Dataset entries
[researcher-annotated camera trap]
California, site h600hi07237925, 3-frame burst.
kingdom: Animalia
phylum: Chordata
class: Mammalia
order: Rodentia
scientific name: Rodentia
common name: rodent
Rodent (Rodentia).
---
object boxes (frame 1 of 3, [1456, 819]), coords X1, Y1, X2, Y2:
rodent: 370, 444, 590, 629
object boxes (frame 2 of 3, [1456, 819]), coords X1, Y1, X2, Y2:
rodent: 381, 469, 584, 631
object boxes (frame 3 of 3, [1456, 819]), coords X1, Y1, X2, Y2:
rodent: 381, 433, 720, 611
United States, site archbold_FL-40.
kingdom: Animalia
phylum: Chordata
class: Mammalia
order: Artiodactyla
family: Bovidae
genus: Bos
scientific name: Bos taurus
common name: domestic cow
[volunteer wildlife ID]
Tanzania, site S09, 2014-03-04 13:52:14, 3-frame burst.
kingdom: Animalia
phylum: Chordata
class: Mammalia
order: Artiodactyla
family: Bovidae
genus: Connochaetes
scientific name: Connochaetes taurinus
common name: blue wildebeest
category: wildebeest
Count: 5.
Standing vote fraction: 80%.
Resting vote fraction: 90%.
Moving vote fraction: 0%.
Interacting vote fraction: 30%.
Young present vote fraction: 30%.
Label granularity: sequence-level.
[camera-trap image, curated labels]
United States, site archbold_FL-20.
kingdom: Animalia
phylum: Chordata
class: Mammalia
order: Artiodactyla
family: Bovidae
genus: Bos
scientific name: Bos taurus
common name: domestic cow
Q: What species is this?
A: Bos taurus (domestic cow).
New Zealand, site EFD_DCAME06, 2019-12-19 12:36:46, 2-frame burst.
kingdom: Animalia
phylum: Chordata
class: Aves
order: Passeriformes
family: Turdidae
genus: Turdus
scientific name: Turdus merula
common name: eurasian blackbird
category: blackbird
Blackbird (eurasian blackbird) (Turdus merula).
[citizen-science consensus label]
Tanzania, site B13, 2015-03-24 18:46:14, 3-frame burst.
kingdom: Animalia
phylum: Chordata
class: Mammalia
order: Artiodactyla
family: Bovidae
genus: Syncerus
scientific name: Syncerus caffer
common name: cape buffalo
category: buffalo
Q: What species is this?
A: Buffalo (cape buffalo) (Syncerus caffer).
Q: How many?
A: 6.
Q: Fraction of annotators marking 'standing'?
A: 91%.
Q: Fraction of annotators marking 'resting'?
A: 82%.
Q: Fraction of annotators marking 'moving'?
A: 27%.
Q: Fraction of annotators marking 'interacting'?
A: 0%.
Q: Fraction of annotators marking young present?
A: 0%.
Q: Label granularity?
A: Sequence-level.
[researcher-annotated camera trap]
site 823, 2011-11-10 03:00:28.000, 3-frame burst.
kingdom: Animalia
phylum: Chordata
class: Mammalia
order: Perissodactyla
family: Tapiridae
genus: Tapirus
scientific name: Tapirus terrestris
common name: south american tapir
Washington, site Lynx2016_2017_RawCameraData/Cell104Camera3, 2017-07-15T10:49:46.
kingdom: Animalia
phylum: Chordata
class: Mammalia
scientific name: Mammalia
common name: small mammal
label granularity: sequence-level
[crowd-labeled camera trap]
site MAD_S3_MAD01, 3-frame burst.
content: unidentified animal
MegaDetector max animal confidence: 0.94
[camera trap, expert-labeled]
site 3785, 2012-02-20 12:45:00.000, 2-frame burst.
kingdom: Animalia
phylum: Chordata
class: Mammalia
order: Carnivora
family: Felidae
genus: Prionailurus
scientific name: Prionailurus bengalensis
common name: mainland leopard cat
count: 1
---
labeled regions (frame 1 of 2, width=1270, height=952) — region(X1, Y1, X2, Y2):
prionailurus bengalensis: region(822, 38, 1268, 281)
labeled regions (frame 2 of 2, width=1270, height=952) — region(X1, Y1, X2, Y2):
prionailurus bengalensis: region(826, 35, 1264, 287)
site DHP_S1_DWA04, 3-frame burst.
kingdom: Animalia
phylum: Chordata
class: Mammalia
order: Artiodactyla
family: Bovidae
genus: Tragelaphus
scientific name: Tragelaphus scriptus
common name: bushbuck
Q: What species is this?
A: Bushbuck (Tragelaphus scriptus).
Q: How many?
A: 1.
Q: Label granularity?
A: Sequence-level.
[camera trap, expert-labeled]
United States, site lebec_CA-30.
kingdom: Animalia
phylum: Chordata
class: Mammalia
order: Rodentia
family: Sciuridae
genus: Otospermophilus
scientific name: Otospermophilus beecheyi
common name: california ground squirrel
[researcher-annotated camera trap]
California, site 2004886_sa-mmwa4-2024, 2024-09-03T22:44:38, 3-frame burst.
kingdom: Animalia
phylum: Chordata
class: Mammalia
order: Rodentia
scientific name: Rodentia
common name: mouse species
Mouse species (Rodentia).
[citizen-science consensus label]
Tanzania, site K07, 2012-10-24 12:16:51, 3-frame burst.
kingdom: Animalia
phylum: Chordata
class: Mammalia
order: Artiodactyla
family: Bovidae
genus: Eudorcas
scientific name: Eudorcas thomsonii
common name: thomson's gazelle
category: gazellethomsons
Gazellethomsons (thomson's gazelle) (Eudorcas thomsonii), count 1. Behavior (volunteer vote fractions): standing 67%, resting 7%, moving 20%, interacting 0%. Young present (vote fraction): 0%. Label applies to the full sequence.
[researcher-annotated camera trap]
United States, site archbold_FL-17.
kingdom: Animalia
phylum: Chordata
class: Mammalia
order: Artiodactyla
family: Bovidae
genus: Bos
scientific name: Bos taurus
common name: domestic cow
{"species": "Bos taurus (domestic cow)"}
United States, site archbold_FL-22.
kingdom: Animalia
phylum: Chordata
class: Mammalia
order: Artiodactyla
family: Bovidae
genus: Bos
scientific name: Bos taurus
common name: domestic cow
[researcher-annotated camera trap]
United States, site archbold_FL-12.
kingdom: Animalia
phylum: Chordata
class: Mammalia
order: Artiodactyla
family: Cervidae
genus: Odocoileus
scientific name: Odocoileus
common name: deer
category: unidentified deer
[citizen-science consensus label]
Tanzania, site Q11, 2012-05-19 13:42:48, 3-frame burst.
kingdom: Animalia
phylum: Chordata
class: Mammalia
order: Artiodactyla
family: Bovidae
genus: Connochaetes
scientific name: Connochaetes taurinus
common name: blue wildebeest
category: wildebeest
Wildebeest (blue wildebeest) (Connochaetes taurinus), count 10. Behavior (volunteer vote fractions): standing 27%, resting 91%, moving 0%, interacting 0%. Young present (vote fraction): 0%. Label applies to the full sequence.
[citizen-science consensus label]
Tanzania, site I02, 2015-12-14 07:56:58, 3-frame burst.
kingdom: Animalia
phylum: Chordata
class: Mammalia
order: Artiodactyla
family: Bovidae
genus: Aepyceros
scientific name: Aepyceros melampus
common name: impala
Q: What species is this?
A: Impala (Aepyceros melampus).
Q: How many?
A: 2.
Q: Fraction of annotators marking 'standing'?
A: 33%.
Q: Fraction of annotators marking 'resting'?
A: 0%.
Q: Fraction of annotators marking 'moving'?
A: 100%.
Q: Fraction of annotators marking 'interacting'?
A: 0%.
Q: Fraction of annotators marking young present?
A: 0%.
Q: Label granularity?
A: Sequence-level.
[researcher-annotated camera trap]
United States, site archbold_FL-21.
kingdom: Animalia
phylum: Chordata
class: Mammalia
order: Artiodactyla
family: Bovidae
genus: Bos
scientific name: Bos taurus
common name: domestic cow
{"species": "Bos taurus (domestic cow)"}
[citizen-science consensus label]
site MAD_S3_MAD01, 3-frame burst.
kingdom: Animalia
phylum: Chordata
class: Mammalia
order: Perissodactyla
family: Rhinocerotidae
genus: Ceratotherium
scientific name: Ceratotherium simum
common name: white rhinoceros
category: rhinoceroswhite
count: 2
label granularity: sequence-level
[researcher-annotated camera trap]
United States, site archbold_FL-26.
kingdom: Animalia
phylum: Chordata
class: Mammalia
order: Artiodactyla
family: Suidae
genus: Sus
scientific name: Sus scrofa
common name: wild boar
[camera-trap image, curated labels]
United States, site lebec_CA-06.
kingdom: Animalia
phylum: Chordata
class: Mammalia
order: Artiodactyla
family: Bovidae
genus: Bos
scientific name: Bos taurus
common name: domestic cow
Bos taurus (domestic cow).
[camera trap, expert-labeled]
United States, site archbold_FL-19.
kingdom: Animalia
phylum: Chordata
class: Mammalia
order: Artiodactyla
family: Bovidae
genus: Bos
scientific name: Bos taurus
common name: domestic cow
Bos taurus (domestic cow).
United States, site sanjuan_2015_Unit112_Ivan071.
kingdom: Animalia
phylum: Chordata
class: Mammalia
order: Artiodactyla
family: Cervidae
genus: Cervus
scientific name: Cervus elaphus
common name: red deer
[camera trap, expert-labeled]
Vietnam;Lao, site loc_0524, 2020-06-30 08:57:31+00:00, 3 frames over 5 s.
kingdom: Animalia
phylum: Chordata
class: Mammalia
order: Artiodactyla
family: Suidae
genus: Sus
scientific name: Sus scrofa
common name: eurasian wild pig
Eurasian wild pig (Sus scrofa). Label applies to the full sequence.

> _AIM OF THE EXERCISE_
Reproduce exactly the lines that run from the start of the records to the line with "Moving vote fraction: 0%.", both included.

> _WRITTEN REPLY_
[researcher-annotated camera trap]
California, site h600hi07237925, 3-frame burst.
kingdom: Animalia
phylum: Chordata
class: Mammalia
order: Rodentia
scientific name: Rodentia
common name: rodent
Rodent (Rodentia).
---
object boxes (frame 1 of 3, [1456, 819]), coords X1, Y1, X2, Y2:
rodent: 370, 444, 590, 629
object boxes (frame 2 of 3, [1456, 819]), coords X1, Y1, X2, Y2:
rodent: 381, 469, 584, 631
object boxes (frame 3 of 3, [1456, 819]), coords X1, Y1, X2, Y2:
rodent: 381, 433, 720, 611
United States, site archbold_FL-40.
kingdom: Animalia
phylum: Chordata
class: Mammalia
order: Artiodactyla
family: Bovidae
genus: Bos
scientific name: Bos taurus
common name: domestic cow
[volunteer wildlife ID]
Tanzania, site S09, 2014-03-04 13:52:14, 3-frame burst.
kingdom: Animalia
phylum: Chordata
class: Mammalia
order: Artiodactyla
family: Bovidae
genus: Connochaetes
scientific name: Connochaetes taurinus
common name: blue wildebeest
category: wildebeest
Count: 5.
Standing vote fraction: 80%.
Resting vote fraction: 90%.
Moving vote fraction: 0%.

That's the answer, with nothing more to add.